Bias exhibited by the Murdoch press is having too much political influence and slowly degrading our democracy, writes Dr Victoria Fielding.
HAVE YOU EVER HEARD the fable of the boiling frog? The tale goes like this. If a frog is placed in boiling water, it will jump straight out. But if it is placed in tepid water and the heat slowly rises, the frog will stay cooking in the water until it is boiled to death. The frog fails to pick the exact moment the water became dangerously hot.
This analogy is a great way of understanding how Australian democracy is being boiled in the water of Murdoch media bias.
For many years, we have known the once tepidly biased Murdoch media was “dialling up” its bias. News reporting, commentary and opinion at Murdoch outlets were increasingly biased towards conservative ideas and right-wing political campaigning.
When former Prime Minister Kevin Rudd’s petition for a Murdoch royal commission reached a record 500,000 signatures, I wondered if this would give pause to the Murdoch machine and its journalists might reduce the simmer on their bias to stop it bubbling over.
But alas, it would appear they have instead amped it up. Perhaps since their bias has been exposed and they are called out on it either way, they may as well let their true colours shine.
The heat seems to have been turned up a notch this Federal Election to the point where democracy is boiling. As just one example, the front page of the Daily Telegraph closely resembles a Liberal Party campaign banner.
Mainstream media is not meant to be biased in this way. The whole point of news media during an election is to educate voters about their choices so they can vote in an informed way at the polling booth.
To do this effectively, journalists are meant to spend time interrogating all candidates in a fair, diverse and equitable way, discussing and comparing the details of policy announcements, and holding politicians to account for their conduct while in office and on the campaign trail.
Murdoch media is plainly failing to deliver journalism for a healthy democracy. Instead, it’s distorting reality for voters by campaigning on behalf of the Liberal-National Coalition. Its election coverage is so one-sided that it is closer to propaganda than journalism.
I always include a caveat at this point. Not all journalism produced at Murdoch outlets is one-sided.
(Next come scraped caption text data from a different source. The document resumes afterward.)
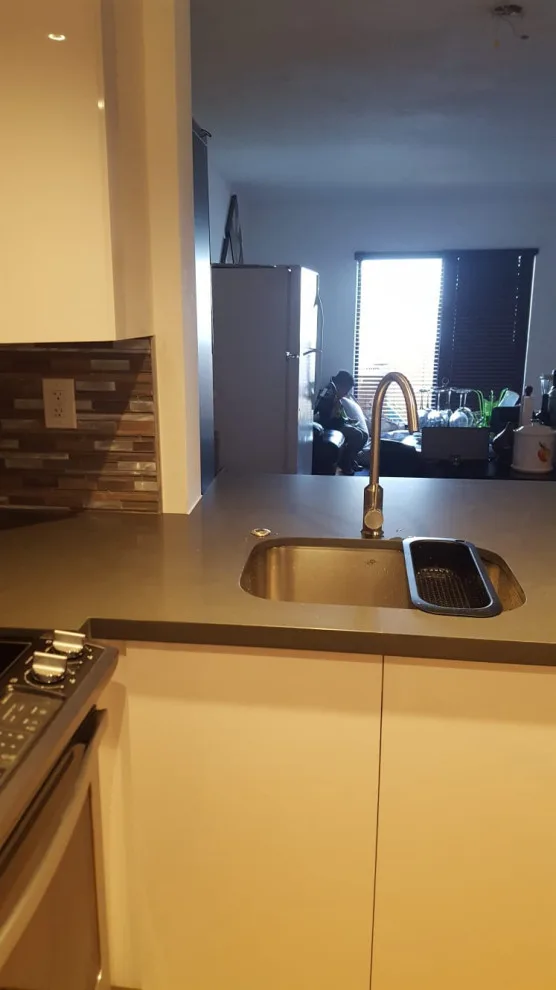 Completely Fresh Kitchen by HKV Group - Photo 10
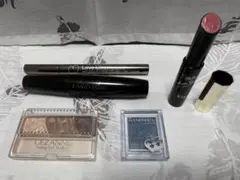 アイシャドウ・リップ・マスカラ５点セット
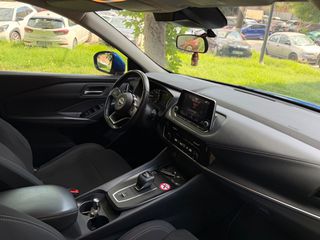 Nissan Qashqai 2024 EYKAIRIA 48V AYTOMATO-thumb-13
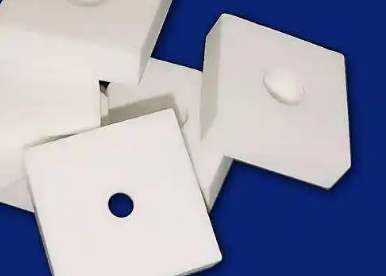 煤矿溜槽耐磨衬板的选购及常见问题 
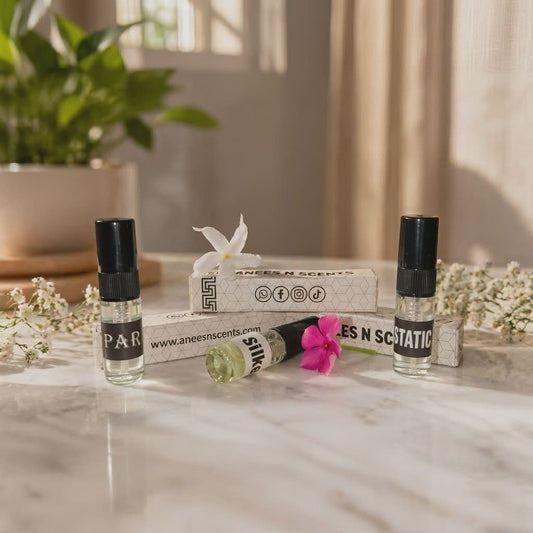 Tester deal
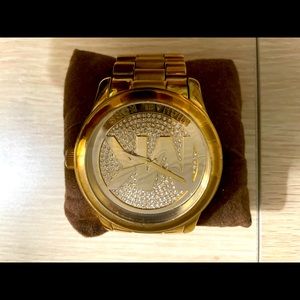 michael kors watch women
However, when it comes to political coverage, the vast majority of both journalism and commentary has become so obviously biased and so openly sides with the Liberal Party campaign that it’s astonishing our society has let it get this bad.
Part of the reason Australian democracy hasn’t jumped out of the boiling Murdoch bias is that no institution is powerful or brave enough to make an enemy of Murdoch outlets. Just like when we were told major banks were “too big to fail” during the Global Financial Crisis, Murdoch outlets are too big to critique. With 59 per cent ownership concentration, Murdoch criticism is automatically a David and Goliath battle.
Academic research regularly highlights the biased nature of Murdoch media and discusses the way Murdoch “stifles dissent” from critics. I have recently published a paper arguing Murdoch media uses news reporting to campaign for conservative cultural, social, industrial and political causes, and that this form of “conservative advocacy” degrades democracy.
Every media academic and university student I have met assumes and accepts that Murdoch media is biased. Yet, even with all this scholarly knowledge, the water continues to boil and Australian democracy continues to weaken.
The news media itself is also seemingly incapable of holding the Murdoch media to account for its corrosive impact on democracy. Indeed, when the victims of this bias – voters who have a personal stake in the health of democracy – complain about it, more often than not they are the ones criticised by non-Murdoch journalists as trolls and accused of abuse.
Journalists in Australia collectively appear more interested in taking the side of their Murdoch colleagues than defending the public’s access to fair, balanced and unbiased news media.
When people ask me what the solution to this problem is, the only answer is that Australians need to use their collective democratic power to call for more media regulation to address the problem of concentrated, politicised media power. The people of Australia are suffering from democratic injustice when the largest media organisation in the country is blatantly campaigning for conservative political causes. The only way to solve this injustice is through government reform.
But here is the dilemma. Is democracy so cooked in the media bias broth that political parties Murdoch opposes are unable to win elections? Does the frog still have time to jump out, or is it too late? Has the democracy-frog already been boiled to death?